Attorney Elyze McDonald Iriarte, counsel for Union Bank of California (UBC), said for that long-term investment, Flores purchased a certificate of deposit that matured in a very short 32 days, with interest “payable at maturity” and made no demand for 15 years.
Flores also admits having “common knowledge” that the First Hawaiian Bank moved into the same building Union Bank had occupied, meaning that he was aware Union Bank no longer operated in Saipan after 2011, said Iriarte in UBC’s reply in support of First Hawaiian Bank’s motion to dismiss Flores’ lawsuit.
“If plaintiff (Flores) intended a long-term investment, making a demand on a one-month CD 15 years after it matured lacks common sense,” the lawyer said.
Moreover, Iriarte said, Flores’ “reliance in the safety of his CD record…after the sale of Union Bank” is unreasonable and implausible given that he was aware of the sale, and his CD had matured eight years prior to the sale.

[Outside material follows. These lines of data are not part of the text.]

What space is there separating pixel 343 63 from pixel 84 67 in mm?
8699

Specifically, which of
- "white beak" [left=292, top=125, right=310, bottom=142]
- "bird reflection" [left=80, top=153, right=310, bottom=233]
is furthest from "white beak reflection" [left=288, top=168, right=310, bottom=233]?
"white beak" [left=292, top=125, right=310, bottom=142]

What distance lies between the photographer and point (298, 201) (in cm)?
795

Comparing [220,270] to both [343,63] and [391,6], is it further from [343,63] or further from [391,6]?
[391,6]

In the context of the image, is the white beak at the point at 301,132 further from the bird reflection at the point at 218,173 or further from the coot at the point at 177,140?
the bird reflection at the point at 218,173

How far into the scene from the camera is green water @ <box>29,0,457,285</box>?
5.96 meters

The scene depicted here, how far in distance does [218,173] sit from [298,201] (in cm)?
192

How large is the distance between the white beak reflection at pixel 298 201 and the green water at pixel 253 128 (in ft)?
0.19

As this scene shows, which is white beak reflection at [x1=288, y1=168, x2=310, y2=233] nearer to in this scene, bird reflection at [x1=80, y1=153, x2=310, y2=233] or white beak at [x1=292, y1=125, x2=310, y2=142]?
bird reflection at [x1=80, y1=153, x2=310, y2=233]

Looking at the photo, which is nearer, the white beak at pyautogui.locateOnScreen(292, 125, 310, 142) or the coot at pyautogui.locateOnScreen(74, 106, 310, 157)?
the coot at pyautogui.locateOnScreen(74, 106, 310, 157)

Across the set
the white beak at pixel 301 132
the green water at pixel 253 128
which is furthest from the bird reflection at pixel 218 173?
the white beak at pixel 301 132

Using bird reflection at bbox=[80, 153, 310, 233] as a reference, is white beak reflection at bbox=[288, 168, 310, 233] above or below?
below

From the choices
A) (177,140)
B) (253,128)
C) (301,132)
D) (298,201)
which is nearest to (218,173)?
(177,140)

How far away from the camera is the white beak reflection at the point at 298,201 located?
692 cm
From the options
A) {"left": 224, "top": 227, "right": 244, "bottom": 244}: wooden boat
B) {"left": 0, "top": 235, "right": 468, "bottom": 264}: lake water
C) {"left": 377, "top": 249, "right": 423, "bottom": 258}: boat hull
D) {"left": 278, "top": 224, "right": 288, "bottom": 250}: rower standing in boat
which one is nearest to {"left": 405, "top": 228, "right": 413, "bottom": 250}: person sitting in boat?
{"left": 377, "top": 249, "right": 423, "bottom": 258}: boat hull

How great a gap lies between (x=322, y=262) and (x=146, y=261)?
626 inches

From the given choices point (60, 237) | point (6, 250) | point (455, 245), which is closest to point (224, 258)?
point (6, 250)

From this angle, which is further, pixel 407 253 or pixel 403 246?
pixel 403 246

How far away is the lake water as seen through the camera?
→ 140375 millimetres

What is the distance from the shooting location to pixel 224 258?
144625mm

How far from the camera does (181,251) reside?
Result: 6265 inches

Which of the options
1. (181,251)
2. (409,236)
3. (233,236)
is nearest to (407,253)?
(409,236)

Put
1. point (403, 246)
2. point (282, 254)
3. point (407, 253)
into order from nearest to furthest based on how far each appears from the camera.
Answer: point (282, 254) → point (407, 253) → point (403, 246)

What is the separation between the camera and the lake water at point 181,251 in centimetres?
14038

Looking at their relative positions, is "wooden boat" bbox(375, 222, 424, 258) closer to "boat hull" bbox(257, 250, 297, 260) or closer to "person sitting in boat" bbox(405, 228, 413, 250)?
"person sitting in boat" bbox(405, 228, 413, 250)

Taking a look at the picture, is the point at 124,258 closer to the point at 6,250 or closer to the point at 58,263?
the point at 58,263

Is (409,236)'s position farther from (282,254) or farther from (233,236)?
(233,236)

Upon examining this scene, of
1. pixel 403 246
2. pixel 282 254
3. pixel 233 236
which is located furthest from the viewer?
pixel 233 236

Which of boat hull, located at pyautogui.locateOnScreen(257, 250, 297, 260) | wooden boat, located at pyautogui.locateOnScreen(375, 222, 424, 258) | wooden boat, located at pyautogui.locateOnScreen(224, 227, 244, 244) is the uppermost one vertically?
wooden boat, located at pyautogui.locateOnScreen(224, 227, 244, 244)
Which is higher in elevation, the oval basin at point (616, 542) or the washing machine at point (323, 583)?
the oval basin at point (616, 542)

Iriarte said all Flores’ claims must be dismissed on this basis.
Flores, through counsel Juan T. Lizama, is suing UCB and First Hawaiian Bank.
Lizama stated in the complaint that Flores purchased the CD in the principal amount of $200,000 that was issued in his name by the Saipan Branch of Union Bank on Sept. 10, 1993.
Lizama said his client kept the issued certificate with the intent of eventually redeeming it.
Lizama said that on Nov. 15, 2001, Union Bank sold all assets and liabilities of its Saipan branch office to FHB.
UCB joined the FHB’s motion to dismiss Flores’ lawsuit.
In opposing the motion to dismiss, Flores, through Lizama, asserted that the record of his Time Certificate of Deposit in the amount of $200,000 could not have disappeared without any negligence or intentional destruction of it.
Flores said the shredding of documents is extremely suspect.
FHB has denied that it received Flores’ $200,000.